● Record set
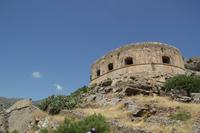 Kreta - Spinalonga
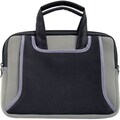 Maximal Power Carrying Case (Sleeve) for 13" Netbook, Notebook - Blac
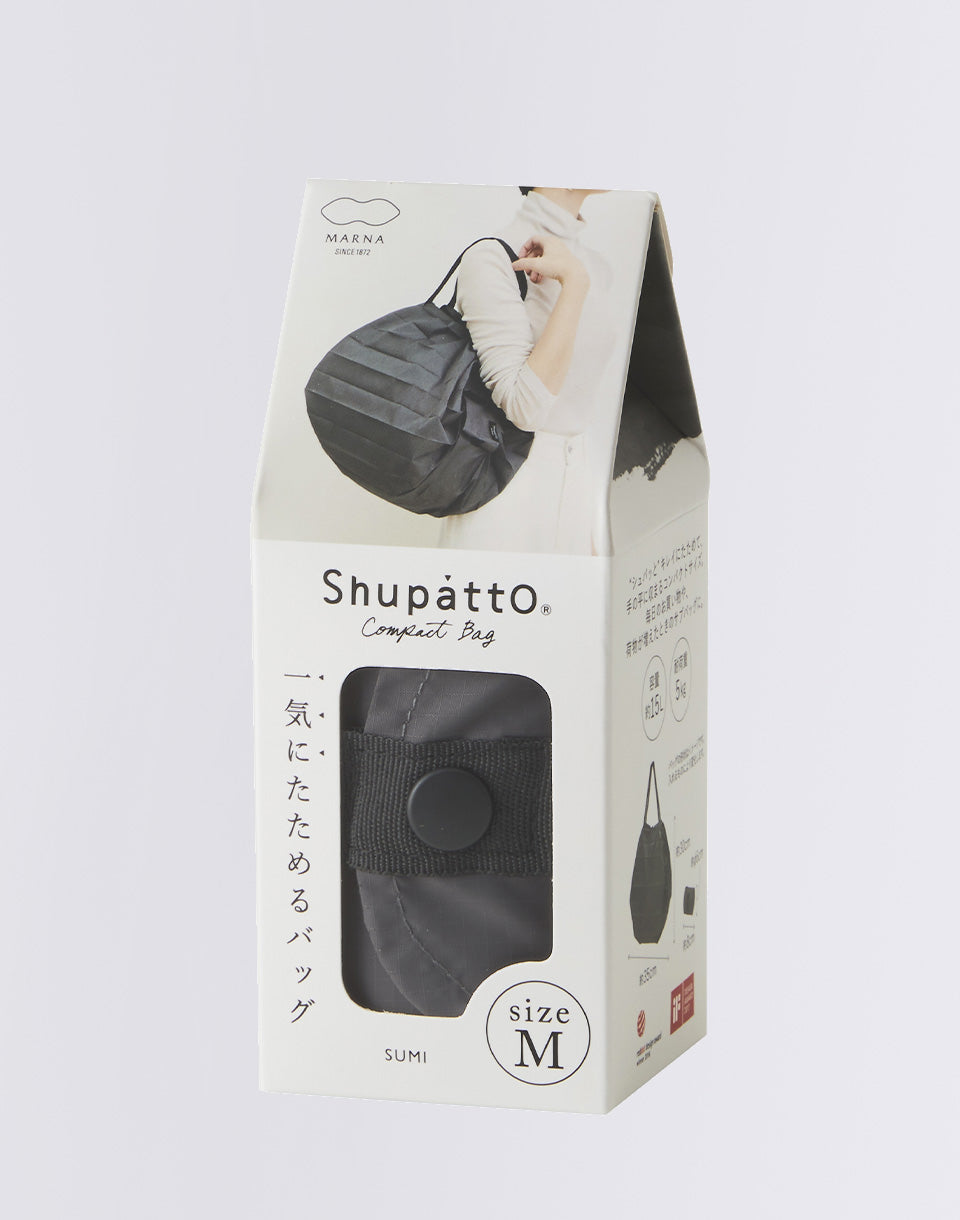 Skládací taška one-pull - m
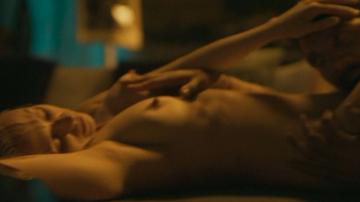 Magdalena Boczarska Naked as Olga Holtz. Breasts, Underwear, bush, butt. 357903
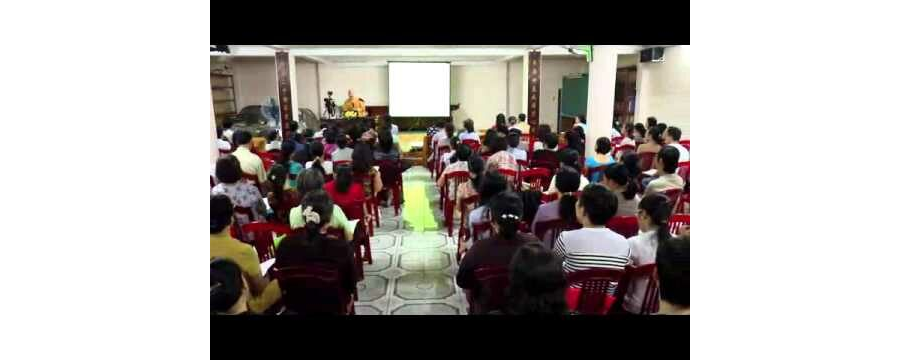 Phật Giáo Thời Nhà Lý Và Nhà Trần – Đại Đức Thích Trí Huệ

● What you need to do
Turn the records above into a numbered list, dropping any blank lines and leaving out the pictures.

● Task solution
1.  Kreta - Spinalonga
2.  Maximal Power Carrying Case (Sleeve) for 13" Netbook, Notebook - Blac
3.  Skládací taška one-pull - m
4.  Magdalena Boczarska Naked as Olga Holtz. Breasts, Underwear, bush, butt. 357903
5.  Phật Giáo Thời Nhà Lý Và Nhà Trần – Đại Đức Thích Trí Huệ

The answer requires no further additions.